Séamus’ father Diarmuid also taught at the school and is a former principal of Bunscoil Phobail Feirste as well.
“My father then moved to the Shaws Road and brought us up with him in the early '80s. The school started in 1971, my father started teaching in 1975 and I started in 1978/1979 in the naíscoil. I’ve great memories, fantastic memories. We didn’t know any different as kids, this was where we went to school and that was it. You didn’t know what else was going on out there. A lot of my best friends to this day were in nursery and primary school with me and their children have all came through the school," says Séamus.
“When you think back to those early days when there was no money for the school, thinking back to my memories to the early years, to all those people who fundraised and ran ceilís. Christy Moore did a concert in the Gaiety Theatre and raised money for the school. Friday nights were a big thing where parents would have got together and gone round to local pubs and clubs and fundraised for the Bunscoil.
"My biggest memory of fundraising was Casement Park where the fireworks displayed every year that the school ran and that was a massive earner from the school and kept the school going. The GAA were very good to the school as well. I remember when it became too cold to learn in the huts that we would have either gone to the committee room in St Paul’s or down to Casement and were taught down there. You had so many people doing so much stuff above and beyond.
“In 1984 the school got official recognition and then finally Government support. From that it was lift off. Local families and parents in the area who didn’t have Gaeilge at home believed in the vision of the founders and in the progress of the school and wanted their children to be a part of it and to have that bilingual upbringings to learn more about themselves, where they come from, their culture, language, sport, drama and music.
“The growth of the sector is just unstoppable. To be alive and to be apart of it at this particular stage is brilliant. The school is at a different place now than it was then but there are a lot of schools going through the journey that the bunscoil would have gone through all those years ago and they’re fighting for proper resources, facilities.

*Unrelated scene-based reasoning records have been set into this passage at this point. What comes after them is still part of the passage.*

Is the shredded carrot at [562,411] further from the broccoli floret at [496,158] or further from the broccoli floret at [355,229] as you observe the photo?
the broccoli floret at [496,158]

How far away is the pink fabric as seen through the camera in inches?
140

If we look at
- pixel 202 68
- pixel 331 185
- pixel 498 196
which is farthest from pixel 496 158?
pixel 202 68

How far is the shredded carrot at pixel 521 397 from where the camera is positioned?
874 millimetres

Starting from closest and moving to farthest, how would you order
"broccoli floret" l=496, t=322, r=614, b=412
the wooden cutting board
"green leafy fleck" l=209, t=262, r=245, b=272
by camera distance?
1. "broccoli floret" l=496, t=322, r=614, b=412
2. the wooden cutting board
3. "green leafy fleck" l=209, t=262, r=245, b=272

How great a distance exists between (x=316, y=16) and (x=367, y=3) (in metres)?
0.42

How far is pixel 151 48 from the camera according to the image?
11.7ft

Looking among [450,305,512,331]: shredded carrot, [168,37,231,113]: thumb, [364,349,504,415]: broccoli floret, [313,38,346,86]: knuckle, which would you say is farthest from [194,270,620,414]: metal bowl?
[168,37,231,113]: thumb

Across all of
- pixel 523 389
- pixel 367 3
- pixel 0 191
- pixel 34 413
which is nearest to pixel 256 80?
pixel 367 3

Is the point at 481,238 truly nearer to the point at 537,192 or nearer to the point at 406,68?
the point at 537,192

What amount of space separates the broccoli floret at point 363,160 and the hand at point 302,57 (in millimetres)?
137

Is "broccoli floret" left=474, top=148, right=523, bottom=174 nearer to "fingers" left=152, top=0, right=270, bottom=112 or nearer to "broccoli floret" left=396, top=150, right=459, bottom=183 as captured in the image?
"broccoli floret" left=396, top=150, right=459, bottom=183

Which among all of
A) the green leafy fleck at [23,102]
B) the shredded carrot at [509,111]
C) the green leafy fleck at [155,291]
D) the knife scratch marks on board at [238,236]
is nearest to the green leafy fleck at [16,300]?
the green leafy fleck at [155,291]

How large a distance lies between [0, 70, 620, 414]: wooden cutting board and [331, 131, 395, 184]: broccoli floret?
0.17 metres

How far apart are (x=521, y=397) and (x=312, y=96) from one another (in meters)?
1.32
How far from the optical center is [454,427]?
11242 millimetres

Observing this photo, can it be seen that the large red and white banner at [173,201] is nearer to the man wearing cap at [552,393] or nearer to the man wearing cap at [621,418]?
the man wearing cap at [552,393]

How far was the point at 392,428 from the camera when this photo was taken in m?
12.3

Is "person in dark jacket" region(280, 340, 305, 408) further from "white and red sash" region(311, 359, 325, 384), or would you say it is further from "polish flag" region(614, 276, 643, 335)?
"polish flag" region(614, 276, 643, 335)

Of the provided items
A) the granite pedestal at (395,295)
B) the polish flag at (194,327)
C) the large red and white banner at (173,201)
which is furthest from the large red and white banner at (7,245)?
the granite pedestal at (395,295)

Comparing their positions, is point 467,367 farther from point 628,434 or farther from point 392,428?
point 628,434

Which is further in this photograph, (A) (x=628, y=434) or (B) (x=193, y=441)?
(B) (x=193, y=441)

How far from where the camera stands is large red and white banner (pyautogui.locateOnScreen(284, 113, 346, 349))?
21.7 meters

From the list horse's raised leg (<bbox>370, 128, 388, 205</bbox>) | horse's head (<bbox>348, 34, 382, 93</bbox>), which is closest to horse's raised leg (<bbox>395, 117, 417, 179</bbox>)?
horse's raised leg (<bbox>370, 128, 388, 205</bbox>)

“I think it’s powerful that no matter where you are in the world or where you are here in society that you always feel part of something bigger than yourself. It’s a special feeling and I’m so blessed that my own children have been able to experience it as well and that they get a feel of what I felt growing up.”
Speaking on the next 50 years, Séamus said: “It’s going nowhere, it’s 51 years now. School numbers are growing, more and more people are buying into it everyday all around the north and our numbers are oversubscribed every year. You’ve got many bunscoils throughout Belfast and beyond who are delivering good outcomes at a fantastic level, that’s brilliant, that’s what you want.
“To have been the flagship school of the sector, to have been the first school is brilliant but the kind of sector now has outgrown the school, it’s beyond the bunscoil now. You’ve got Coláiste Feirste down the street, it’s the biggest Gaelscoil in Ireland. The school is now only a small part of the story even though it was the founding school. The Irish medium sector is like a solar system and the school being the sun in that it was the first of the sector but now you’ve got the likes of Coláiste Feirste being like Jupiter because it’s the biggest planet in the solar system.”